Her eyes narrowed in a rueful smile. “I take it back, Vic. You on the case, girl.” She hesitated, then said seriously, “Be careful with those guys, V.I. You only got the one face, you know.”
12
House Call
Burgoyne took me to a small Spanish restaurant he used to frequent in his student days. He was greeted like a long-lost son by the effusive owner and his wife—“So long since we have seen you, Señor Burgoyne—we thought you had moved away.” They handpicked a dinner for us, whose tender presentation made up for deficiencies of taste. When the coffee and Spanish brandy arrived, they finally retreated to other diners and left us to talk a bit.
Burgoyne was more relaxed than he’d been in the afternoon. He apologized for his self-absorption and announced a moratorium on medical topics for the evening. I asked him instead about life in the northwest suburbs.
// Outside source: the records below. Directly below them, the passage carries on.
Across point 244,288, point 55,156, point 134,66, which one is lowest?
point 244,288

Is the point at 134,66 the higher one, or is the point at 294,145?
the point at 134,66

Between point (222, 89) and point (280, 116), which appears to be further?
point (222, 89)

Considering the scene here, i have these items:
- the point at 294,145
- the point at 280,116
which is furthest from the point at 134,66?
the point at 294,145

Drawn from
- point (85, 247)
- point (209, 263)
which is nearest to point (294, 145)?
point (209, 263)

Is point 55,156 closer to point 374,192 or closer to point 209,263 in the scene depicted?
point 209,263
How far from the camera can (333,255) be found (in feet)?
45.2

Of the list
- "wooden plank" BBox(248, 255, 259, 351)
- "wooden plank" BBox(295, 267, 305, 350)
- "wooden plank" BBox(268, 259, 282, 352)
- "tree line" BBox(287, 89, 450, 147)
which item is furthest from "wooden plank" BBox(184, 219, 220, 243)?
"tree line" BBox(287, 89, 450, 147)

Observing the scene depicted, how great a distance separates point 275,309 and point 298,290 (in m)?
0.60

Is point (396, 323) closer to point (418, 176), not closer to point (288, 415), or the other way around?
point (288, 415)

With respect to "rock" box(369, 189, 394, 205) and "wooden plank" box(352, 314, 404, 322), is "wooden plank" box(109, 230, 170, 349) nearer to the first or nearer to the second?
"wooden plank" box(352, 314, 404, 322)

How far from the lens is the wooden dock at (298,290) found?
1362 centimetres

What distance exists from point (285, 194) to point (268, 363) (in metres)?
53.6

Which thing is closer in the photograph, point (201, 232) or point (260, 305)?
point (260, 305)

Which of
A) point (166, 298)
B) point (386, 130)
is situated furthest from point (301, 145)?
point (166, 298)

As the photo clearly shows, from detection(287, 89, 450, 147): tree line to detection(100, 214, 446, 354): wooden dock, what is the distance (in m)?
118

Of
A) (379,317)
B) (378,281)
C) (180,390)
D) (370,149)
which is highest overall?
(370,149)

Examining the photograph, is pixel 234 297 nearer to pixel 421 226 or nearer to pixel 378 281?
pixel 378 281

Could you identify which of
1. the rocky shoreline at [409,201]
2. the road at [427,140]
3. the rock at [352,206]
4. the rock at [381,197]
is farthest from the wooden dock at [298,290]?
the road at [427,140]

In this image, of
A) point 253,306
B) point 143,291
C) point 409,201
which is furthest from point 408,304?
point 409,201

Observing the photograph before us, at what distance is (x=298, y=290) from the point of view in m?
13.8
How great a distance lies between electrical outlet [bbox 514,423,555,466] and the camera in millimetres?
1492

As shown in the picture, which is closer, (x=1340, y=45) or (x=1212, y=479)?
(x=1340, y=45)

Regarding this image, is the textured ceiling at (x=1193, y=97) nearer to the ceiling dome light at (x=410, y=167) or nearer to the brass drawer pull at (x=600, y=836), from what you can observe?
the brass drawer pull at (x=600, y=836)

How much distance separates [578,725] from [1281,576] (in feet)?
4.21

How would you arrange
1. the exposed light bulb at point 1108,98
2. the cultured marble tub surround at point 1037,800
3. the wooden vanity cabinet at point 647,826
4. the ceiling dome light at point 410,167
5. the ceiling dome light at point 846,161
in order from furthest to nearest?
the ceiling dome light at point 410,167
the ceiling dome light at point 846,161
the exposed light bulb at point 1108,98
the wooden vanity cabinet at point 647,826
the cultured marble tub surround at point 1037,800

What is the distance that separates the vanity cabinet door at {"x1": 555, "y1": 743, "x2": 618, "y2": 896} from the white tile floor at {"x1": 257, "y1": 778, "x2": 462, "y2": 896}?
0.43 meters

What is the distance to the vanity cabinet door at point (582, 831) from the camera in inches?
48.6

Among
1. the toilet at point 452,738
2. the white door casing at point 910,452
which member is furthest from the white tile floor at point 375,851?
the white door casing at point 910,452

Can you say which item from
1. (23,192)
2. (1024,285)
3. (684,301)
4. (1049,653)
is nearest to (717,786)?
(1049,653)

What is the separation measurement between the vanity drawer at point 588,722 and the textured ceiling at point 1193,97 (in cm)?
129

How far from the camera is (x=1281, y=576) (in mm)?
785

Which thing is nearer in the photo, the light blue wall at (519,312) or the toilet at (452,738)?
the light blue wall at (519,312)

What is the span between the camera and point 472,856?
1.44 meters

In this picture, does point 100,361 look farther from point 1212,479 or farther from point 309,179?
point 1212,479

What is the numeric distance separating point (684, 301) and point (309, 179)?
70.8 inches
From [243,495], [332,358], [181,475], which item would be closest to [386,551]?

“It’s everything they tell you about,” he said, smiling. “Clean, quiet, beautiful, and dull. If the commute wouldn’t be a nightmare I’d move back to the city in a flash. I’m not married so I don’t care about schools and parks and all that stuff. And I can’t seem to fit into the local social scene. Aerobics and golf are the hot topics and I’m not too interested in either.”
“Sounds like a pro
blem. Why not give up your perks and move back to an urban hospital?”
He made a face. “My dad always said no one was born to the purple—anyone can get used to it. I learned in a hurry after joining Friendship that it’s easier to get used to a standard of living than it is to move down to it.”
“So you move from five hundred thousand a year to two hundred. You won’t die, and I bet some lady would still find you attractive.”
He finished his brandy. “You’re probably right—except for your inflated notion of what Friendship thinks I’m worth.” He grinned engagingly. “Ready to leave? Would you like a moonlit stroll on the beach?”
As we drove to the lake, Burgoyne asked if I knew anything about police progress in investigating Tregiere’s death. I told him it was likely to be a slow process if the killers weren’t known to him. Terrorism, as the police categorize that kind of killing, is the hardest to resolve.
“But don’t feel they’re not going to keep resources devoted to it. Rawlings—the detective in charge—seems like a pretty dogged guy. And no murder case is ever considered closed. One of these days they’re going to get an informant or a coincidental crime that will break the thing open. Or maybe I’ll get lucky.”
He pulled into the parking lot at Montrose. We drove around slowly, looking for an open slot—the city pours onto the lakefront on warm nights. Radios blared. Children shrieked in the background behind necking couples. Bands of youths with six-packs and reefer stationed themselves with fishing gear on the rocks, prepared to intercept any passing young women.
Burgoyne found a space next to an outsize, rusting van. He waited until he’d turned off the engine before speaking again.
“You’re looking into Tregiere’s death?”
“Sort of. If it was a terrorist murder the police will solve it. If someone he knew killed him I may sort it out. I don’t suppose he said anything significant when you were working on Consuelo, did he?”
I could feel him looking at me in the dark. “Is that supposed to be a joke?” he finally asked. “I don’t know you well enough to tell when you’re trying to be funny. No, all we talked about was the patient’s erratic heartbeat.”